Elasticsearch 5.2.2 : Memory keeps on increasing steadily untill ES gets killed by System OOM Killer

Our Environment is: 3 node ES Cluster with 3 data nodes. We have upgraded ES from 2.3.3 to 5.2.2.

The data nodes are allocated 31gb heap ( as recommended by ES Community ). Node1 mostly serves the search requests while Node 2/ Node 3 are used for Bulk insertions.

We have seen constant surge in the Memory usage of ES Node 1 ( node mostly used for search queries ), it starts up with 32g res memory and then res memory goes to 40g...45g...50g.. 56g...60g...62g and KILLED! ( by kernel's OOM killer ). This happens over the duration of 24-30hrs. The only thing we can do at this point is restart ES and same repeats over.

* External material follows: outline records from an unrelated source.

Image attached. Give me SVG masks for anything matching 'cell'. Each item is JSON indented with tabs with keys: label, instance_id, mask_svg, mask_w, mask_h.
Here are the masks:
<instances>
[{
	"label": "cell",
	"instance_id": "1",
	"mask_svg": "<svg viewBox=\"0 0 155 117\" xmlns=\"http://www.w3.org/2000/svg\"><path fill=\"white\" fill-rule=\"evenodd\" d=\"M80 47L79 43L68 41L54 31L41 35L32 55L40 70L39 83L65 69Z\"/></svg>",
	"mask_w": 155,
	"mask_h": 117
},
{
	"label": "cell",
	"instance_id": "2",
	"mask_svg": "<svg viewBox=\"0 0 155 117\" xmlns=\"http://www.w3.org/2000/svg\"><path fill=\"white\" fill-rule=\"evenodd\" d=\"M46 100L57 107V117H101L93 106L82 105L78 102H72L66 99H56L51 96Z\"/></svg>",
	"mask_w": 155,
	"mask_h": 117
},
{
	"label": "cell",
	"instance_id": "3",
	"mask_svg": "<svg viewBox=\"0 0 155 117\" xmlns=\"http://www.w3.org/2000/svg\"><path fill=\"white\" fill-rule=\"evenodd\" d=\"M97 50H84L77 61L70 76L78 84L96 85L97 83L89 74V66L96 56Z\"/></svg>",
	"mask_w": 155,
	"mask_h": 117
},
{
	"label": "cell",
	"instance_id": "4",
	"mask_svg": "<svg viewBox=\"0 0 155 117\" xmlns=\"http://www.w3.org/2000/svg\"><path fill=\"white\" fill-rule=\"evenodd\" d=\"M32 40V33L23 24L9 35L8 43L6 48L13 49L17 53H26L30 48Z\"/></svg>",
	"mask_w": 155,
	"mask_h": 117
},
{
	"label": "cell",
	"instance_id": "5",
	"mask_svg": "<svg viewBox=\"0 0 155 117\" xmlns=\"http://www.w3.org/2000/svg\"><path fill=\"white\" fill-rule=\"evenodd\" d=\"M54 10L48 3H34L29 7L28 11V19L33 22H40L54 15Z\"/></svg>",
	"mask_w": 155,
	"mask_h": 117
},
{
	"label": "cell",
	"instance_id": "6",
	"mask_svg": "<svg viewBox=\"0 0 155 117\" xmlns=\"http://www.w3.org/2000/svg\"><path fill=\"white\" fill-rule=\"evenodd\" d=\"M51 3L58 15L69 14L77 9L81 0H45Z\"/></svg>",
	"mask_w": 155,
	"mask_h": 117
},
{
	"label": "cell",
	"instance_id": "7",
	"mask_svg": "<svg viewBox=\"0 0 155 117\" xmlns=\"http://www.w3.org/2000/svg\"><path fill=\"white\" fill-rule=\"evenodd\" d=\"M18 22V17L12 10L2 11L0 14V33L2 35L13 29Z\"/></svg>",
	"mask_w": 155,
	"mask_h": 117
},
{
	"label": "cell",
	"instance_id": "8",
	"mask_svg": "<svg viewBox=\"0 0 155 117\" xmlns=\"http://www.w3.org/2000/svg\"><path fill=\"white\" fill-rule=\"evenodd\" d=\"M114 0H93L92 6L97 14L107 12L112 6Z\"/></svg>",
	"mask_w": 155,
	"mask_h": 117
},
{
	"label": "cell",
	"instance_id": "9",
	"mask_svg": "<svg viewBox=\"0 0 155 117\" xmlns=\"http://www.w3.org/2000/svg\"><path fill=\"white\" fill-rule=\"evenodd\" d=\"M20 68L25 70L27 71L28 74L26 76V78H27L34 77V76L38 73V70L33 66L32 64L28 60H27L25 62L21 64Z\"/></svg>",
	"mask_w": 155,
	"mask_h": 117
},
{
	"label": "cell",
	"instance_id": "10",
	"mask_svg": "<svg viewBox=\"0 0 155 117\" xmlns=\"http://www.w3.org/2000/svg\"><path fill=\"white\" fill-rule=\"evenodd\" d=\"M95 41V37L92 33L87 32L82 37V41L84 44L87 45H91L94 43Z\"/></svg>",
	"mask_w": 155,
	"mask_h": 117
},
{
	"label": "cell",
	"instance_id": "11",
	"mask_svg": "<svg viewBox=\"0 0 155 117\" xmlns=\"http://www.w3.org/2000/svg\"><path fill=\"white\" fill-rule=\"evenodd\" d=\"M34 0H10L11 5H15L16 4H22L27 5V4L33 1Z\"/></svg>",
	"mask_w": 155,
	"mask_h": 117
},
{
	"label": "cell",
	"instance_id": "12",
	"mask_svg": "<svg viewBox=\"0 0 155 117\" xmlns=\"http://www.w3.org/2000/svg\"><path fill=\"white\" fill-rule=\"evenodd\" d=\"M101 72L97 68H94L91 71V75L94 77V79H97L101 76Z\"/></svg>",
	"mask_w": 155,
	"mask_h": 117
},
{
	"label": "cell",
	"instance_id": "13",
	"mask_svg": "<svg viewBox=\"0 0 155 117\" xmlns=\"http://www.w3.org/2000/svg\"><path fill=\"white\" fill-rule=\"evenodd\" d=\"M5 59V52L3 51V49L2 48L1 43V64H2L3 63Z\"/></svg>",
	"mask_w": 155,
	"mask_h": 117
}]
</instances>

I have already gone through: Out of memory (invoked oom-killer) but this doesn't apply here as we are running on a Physical server with centos 6.8 ( 2.6.32-642.6.2.el6 ) with 64GB RAM and 24 core processors.

From this article, https://www.elastic.co/guide/en/elasticsearch/guide/current/heap-sizing.html , we can make out that ( guess ) that the memory above 32g+ is related to Lucene caching. Can someone please throw more light on what's happening here?

I have gone through github issues which already says some memory leak issue was already fixed before es5.2.2.

It'd be great if someone can help understand this behaviour and possible solution to this.

PS: This was not happening with ES 2.3.3 on contrary.

Thanks.

We're still facing this. Anyone has any specific hints for debugging this?

Assuming your indices are spread out across all nodes in. the cluster, do try to distribute bulk indexing requests and queries evenly across all nodes in the cluster. It is probably also worth upgrading to the latest version as I believe there have been some memory related issues that have been fixed.

Can you point out a few issues / change logs? It'll help us evaluate and proceed further.

This topic was automatically closed 28 days after the last reply. New replies are no longer allowed.